Yusuf Hamied Department of Chemistry, University of Cambridge, Cambridge, UK.
UK Dementia Research Institute, University of Cambridge, Cambridge, UK.
Nat Chem. 2022 Sep;14(9):1045-1053. doi: 10.1038/s41557-022-00976-3. Epub 2022 Jul 7.
The composition of soluble toxic protein aggregates formed in vivo is currently unknown in neurodegenerative diseases, due to their ultra-low concentration in human biofluids and their high degree of heterogeneity. Here we report a method to capture amyloid-containing aggregates in human biofluids in an unbiased way, a process we name amyloid precipitation. We use a structure-specific chemical dimer, a Y-shaped, bio-inspired small molecule with two capture groups, for amyloid precipitation to increase affinity. Our capture molecule for amyloid precipitation (CAP-1) consists of a derivative of Pittsburgh Compound B (dimer) to target the cross β-sheets of amyloids and a biotin moiety for surface immobilization. By coupling CAP-1 to magnetic beads, we demonstrate that we can target the amyloid structure of all protein aggregates present in human cerebrospinal fluid, isolate them for analysis and then characterize them using single-molecule fluorescence imaging and mass spectrometry. Amyloid precipitation enables unbiased determination of the molecular composition and structural features of the in vivo aggregates formed in neurodegenerative diseases.

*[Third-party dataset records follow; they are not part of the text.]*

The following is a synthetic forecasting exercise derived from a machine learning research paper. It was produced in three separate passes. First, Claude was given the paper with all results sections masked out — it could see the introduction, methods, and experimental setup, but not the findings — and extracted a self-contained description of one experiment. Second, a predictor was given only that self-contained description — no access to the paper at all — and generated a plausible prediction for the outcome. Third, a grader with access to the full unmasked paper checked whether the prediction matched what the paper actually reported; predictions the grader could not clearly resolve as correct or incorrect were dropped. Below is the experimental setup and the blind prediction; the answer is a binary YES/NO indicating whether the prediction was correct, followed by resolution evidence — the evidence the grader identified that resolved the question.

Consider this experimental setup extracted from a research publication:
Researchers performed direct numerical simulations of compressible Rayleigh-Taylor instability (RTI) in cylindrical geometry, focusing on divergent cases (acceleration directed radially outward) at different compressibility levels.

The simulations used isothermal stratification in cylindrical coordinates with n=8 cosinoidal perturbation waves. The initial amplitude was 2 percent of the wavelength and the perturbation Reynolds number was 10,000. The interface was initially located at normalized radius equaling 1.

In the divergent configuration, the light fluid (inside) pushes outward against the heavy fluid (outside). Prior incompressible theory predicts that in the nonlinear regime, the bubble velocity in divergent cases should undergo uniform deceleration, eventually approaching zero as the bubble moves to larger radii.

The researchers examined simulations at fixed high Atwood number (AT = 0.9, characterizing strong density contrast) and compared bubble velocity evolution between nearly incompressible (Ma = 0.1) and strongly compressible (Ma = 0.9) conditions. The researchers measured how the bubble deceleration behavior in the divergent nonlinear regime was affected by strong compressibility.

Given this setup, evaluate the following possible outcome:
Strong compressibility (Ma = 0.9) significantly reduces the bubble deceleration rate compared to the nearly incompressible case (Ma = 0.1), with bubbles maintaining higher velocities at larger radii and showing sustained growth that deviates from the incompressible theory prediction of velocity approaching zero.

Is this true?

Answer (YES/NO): NO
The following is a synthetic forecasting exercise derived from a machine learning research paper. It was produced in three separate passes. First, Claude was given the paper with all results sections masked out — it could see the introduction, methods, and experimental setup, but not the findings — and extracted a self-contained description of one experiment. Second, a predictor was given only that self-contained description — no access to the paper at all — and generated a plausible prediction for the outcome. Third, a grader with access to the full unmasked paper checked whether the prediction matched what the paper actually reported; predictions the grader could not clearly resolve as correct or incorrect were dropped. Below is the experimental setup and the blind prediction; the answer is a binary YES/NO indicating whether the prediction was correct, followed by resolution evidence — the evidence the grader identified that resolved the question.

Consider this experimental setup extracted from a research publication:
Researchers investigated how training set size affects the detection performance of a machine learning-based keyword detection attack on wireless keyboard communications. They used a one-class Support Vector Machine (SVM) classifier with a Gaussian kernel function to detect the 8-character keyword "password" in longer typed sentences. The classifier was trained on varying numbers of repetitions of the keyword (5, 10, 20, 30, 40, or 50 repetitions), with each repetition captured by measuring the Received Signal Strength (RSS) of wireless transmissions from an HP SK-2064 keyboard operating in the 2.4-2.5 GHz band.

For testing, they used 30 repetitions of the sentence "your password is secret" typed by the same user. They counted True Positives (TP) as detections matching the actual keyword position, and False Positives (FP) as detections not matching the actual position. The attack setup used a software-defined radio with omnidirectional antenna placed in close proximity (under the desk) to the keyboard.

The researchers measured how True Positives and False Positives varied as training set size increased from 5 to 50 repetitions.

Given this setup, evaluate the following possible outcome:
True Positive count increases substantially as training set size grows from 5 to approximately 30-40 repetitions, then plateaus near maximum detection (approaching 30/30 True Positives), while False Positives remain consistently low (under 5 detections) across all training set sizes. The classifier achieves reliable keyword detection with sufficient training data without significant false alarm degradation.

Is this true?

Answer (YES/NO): NO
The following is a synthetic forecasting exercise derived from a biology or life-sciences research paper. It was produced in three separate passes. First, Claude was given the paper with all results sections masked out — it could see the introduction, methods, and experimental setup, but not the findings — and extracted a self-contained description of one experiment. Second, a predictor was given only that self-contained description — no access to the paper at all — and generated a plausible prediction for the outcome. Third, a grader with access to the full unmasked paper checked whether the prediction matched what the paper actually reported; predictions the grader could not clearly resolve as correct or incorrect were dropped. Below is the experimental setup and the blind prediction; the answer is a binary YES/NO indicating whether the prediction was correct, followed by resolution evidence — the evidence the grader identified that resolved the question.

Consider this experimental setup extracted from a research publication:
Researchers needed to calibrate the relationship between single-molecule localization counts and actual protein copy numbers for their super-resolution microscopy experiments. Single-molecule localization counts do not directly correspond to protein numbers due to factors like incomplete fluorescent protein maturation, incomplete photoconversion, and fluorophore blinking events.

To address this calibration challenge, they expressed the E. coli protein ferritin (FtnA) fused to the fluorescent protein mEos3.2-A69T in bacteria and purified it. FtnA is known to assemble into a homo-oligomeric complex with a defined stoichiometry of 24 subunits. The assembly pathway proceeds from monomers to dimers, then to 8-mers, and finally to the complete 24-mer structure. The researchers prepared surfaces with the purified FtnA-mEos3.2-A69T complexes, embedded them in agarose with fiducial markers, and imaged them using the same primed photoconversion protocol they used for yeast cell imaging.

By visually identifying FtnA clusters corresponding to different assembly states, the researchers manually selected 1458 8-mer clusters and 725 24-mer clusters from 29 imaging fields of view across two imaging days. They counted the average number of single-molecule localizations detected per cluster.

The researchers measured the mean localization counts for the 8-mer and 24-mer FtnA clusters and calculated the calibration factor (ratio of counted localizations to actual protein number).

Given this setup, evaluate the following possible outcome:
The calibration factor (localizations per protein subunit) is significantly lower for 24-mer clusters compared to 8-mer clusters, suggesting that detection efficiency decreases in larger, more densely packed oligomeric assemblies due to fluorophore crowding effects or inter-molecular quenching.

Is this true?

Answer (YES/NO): NO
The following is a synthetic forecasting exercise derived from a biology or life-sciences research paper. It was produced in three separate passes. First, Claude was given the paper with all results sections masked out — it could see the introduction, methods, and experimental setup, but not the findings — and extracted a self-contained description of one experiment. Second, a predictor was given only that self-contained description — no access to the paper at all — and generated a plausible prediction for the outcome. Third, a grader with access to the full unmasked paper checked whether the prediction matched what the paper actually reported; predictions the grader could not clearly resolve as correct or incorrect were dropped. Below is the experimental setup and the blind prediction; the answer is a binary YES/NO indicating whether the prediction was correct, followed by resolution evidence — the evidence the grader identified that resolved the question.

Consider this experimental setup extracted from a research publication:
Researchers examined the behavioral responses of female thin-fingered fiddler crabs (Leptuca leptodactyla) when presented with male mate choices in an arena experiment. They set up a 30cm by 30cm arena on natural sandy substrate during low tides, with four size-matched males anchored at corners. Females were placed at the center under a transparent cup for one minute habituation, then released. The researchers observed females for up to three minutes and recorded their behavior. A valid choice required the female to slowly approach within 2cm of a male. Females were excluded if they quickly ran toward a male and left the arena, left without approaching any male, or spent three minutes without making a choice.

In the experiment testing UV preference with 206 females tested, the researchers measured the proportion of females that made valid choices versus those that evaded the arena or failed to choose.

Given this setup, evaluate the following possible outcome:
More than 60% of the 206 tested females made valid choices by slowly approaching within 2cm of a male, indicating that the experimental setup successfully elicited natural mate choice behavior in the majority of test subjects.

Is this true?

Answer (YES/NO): NO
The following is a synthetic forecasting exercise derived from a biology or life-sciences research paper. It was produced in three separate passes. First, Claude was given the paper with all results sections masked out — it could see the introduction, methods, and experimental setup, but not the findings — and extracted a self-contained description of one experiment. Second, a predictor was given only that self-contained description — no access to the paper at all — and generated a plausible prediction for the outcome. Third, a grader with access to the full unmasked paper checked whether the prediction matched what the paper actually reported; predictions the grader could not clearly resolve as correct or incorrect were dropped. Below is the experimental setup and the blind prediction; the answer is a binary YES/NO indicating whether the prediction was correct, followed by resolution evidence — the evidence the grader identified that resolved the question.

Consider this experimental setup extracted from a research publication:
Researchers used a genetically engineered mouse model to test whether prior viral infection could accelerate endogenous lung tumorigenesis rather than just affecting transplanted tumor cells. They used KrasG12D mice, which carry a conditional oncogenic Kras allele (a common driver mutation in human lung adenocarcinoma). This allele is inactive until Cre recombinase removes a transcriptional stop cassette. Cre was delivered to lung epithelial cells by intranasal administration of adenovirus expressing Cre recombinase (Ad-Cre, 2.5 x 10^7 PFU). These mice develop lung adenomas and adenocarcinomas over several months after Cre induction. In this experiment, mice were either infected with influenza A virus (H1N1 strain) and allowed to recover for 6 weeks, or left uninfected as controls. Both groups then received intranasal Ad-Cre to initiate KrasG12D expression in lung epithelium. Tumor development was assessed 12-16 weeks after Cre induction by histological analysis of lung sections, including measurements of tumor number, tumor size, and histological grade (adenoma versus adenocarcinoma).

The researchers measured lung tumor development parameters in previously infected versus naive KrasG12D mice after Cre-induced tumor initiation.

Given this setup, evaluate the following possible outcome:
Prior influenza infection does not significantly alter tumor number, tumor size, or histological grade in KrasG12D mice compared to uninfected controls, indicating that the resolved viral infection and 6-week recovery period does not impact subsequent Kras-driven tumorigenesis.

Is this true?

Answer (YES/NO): NO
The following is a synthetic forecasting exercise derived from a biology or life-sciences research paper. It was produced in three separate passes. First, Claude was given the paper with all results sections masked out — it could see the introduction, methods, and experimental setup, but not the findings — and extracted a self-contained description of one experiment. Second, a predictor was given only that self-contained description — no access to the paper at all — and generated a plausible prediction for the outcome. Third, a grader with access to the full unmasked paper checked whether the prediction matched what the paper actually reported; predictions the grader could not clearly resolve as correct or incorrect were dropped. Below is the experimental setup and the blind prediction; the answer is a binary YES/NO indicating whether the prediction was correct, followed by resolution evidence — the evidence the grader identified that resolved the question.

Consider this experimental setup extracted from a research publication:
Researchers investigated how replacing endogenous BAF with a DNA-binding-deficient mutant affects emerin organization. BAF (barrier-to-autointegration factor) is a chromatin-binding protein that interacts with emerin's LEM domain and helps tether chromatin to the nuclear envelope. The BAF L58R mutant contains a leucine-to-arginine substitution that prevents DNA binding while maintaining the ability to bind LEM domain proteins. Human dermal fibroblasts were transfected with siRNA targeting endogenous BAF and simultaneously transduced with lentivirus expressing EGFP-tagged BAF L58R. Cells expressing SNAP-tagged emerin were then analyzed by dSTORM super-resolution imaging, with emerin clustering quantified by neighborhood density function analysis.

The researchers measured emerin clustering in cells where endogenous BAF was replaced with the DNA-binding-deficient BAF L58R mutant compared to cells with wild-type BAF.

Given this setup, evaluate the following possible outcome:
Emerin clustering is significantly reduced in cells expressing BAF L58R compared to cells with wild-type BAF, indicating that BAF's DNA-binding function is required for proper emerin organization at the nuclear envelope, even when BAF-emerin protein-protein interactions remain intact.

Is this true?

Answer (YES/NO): NO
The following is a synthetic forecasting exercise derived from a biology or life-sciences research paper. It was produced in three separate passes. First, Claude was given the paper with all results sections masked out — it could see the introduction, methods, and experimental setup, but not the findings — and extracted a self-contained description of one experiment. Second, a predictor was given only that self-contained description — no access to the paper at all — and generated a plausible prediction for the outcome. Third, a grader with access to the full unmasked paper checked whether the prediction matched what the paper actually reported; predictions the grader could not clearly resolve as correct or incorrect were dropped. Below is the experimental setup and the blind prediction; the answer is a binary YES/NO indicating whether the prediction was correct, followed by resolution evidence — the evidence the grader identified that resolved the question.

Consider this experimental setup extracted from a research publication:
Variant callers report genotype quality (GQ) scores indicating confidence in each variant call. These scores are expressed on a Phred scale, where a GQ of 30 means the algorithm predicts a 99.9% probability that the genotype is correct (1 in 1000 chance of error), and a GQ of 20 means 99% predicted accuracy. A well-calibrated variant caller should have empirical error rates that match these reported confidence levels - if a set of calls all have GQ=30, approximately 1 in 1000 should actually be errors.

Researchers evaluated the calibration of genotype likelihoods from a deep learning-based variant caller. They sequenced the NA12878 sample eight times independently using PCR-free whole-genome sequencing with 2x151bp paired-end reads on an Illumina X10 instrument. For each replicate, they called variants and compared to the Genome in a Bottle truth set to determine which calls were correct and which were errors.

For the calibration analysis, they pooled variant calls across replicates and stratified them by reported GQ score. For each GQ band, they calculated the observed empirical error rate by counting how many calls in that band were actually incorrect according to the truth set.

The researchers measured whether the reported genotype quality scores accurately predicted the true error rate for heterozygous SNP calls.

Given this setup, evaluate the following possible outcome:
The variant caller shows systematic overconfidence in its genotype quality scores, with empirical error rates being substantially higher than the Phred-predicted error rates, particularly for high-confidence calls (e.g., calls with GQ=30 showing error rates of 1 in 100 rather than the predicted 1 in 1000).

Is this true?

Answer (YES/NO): NO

由于在神经退行性疾病中,可溶毒性蛋白聚集体在人生物体液中的浓度非常低,且具有高度异质性,其体内形成的可溶性毒性蛋白聚集体的组成成分目前尚不清楚。在这里,我们报告了一种在不偏倚的方式下捕获人生物体液中含淀粉样蛋白聚集体的方法,我们将这个过程命名为淀粉样沉淀。我们使用结构特异性化学二聚体(一种具有两个捕获基团的 Y 形仿生小分子)进行淀粉样沉淀以增加亲和力。我们用于淀粉样沉淀的捕获分子(CAP-1)由匹兹堡化合物 B(二聚体)的衍生物组成,用于靶向淀粉样蛋白的交叉 β-片层,以及一个用于表面固定化的生物素部分。通过将 CAP-1 偶联到磁珠上,我们证明我们可以靶向人脑脊液中存在的所有蛋白质聚集体的淀粉样结构,将它们分离出来进行分析,然后使用单分子荧光成像和质谱法对它们进行表征。淀粉样沉淀能够在不偏倚的情况下确定神经退行性疾病中体内形成的聚集体的分子组成和结构特征。